__Instructions__
1 - Reproduce the passage of the swarm trap thread from "Planning to make a few this year River? I've" to "(May 13, 2002)".
2 - In the swarm trap thread, how many foundationless frames does PAHunter62 use along with one bait comb?
3 - Continue the forum thread on hinged swarm trap lids from its last line.

__Source extract__
[start]

# Hinged lid on swarm trap



## drlonzo (Apr 15, 2014)

I've seen one with a hing lid and clasp to keep it shut. One made from a NUC 5 frame box and one from a 8 frame box. Both used combination of full frame comb and foundationless as well.


----------



## Riverderwent (May 23, 2013)

Thanks, Doc.


----------



## drlonzo (Apr 15, 2014)

Planning to make a few this year River? I've plans to make a few myself that way. You don't have to worry too much about the lids being blown off that way. Once the bees are in there and set up they will seal the edges shut on the lid too.


----------



## odfrank (May 13, 2002)

Charlie B had a thread bragging about his hinged lid swarm trap. I did one with foundationless frames and the combs collapsed when I brought it home.


----------



## PAHunter62 (Jan 26, 2011)

I screw my lids on. Use one bait comb and 7 foundationless frames. If you use foundationless, just be sure to level the hive side to side. If not they WILL cross frames top to bottom. I have not had issues with collapsed comb, but I use mediums - big difference over deeps with foundationless.


----------



## AL from Georgia (Jul 14, 2014)

I hope this isn't too far off topic. If I use foundationless frames with Ritecell starter strips on the top bar, does the trap still need to be level? Also, I have at least one old comb per trap. Where should I place the old comb in relation to the foundationless?


----------



## drlonzo (Apr 15, 2014)

AL from Georgia said:


> I hope this isn't too far off topic. If I use foundationless frames with Ritecell starter strips on the top bar, does the trap still need to be level? Also, I have at least one old comb per trap. Where should I place the old comb in relation to the foundationless?


You will want your trap level from side to side anytime you use any kind of foundationless setup. Front to back isn't real important except to keep water running away from the hive. As for location of the frame with the comb, put it on the warm side of the box. The bees will want to use it as soon as they move in. With it on the warm side of the box it lets more bees do other work while that side stays warmer by the sun. If no sun hits the box then put it in the center.


----------



## Riverderwent (May 23, 2013)

"Planning to make a few this year River?"

[end]

__Information shown__
[start]

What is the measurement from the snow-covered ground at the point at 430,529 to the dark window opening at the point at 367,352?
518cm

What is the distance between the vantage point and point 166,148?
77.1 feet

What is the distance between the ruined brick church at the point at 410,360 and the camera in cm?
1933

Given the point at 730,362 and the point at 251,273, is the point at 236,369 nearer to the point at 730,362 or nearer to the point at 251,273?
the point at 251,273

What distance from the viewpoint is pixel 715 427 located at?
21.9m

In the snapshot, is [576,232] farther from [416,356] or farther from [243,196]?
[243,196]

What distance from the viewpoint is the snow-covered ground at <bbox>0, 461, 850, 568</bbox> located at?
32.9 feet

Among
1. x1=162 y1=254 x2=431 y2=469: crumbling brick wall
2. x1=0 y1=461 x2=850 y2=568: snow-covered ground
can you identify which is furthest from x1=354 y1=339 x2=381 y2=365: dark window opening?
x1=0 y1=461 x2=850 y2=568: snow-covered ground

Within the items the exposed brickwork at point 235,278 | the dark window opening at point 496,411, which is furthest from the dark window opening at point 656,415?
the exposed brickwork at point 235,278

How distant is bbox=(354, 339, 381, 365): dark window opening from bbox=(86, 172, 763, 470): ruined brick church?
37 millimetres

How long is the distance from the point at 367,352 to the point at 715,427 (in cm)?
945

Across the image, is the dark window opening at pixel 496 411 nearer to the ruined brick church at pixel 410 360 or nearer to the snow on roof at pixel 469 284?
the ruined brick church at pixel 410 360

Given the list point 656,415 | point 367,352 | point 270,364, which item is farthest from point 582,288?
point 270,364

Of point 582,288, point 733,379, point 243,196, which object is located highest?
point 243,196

[end]

__Final answers__
1 -
Planning to make a few this year River? I've plans to make a few myself that way. You don't have to worry too much about the lids being blown off that way. Once the bees are in there and set up they will seal the edges shut on the lid too.


----------



## odfrank (May 13, 2002)

2 - Seven.

3 -
Yep. Last year, we screwed and unscrewed the lids. I don't mind the discipline of a little chore, but it seemed unnecessary. Also, the plywood tops and bottoms were deteriorating. And in some cases being chewed away by squirrels or some other rodent. Tasty glue? Anyway, we had access to quite a bit of culled cedar. So we built a number of new traps with hinged lids on one side and small hook latches on the other. The traps are 11½" deep, but we plan to use medium frames in the traps and deal with the burr comb. We will have one frame with old comb. I like the advice to put the comb on the warm side, but since we tend to face our traps to the south or southeast, I'm concerned that may be too close to the entrance. We'll probably try putting the frame with comb in different locations in the trap and see which works best.


----------



## Charlie B (May 20, 2011)

odfrank said:


> Charlie B had a thread bragging about his hinged lid swarm trap. I did one with foundationless frames and the combs collapsed when I brought it home.


You just can't close up then throw your traps in the back of your little sissy pick-up Ollie. 
Anyway, my hinges work great.


----------



## drlonzo (Apr 15, 2014)

Charlie B said:


> You just can't close up then throw your traps in the back of your little sissy pick-up Ollie.
> Anyway, my hinges work great.
> View attachment 15490


Charlie - What type of hinges do you use on yours? They sorta look like cabinet hinges from the picture.


----------



## Charlie B (May 20, 2011)

drlonzo said:


> Charlie - What type of hinges do you use on yours? They sorta look like cabinet hinges from the picture.


Tom,

They're just regular utility hinges I picked up at Home Depot. They work well.


----------



## drlonzo (Apr 15, 2014)

Charlie B said:


> Tom,
> 
> They're just regular utility hinges I picked up at Home Depot. They work well.
> 
> View attachment 15491


Charlie - What size do you drill your entrance holes and what's your capture per season so far?


----------



## Riverderwent (May 23, 2013)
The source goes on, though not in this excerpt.